*** Exercise material
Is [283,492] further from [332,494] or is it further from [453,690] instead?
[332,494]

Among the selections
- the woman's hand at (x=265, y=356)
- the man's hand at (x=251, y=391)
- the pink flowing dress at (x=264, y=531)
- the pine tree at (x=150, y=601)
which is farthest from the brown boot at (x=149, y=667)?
******
> **Exercise**:
Rewrite the material, swapping each "further" for "farther" and leaving everything else as it is.

> **Result**:
Is [283,492] farther from [332,494] or is it farther from [453,690] instead?
[332,494]

Among the selections
- the woman's hand at (x=265, y=356)
- the man's hand at (x=251, y=391)
- the pink flowing dress at (x=264, y=531)
- the pine tree at (x=150, y=601)
which is farthest from the brown boot at (x=149, y=667)?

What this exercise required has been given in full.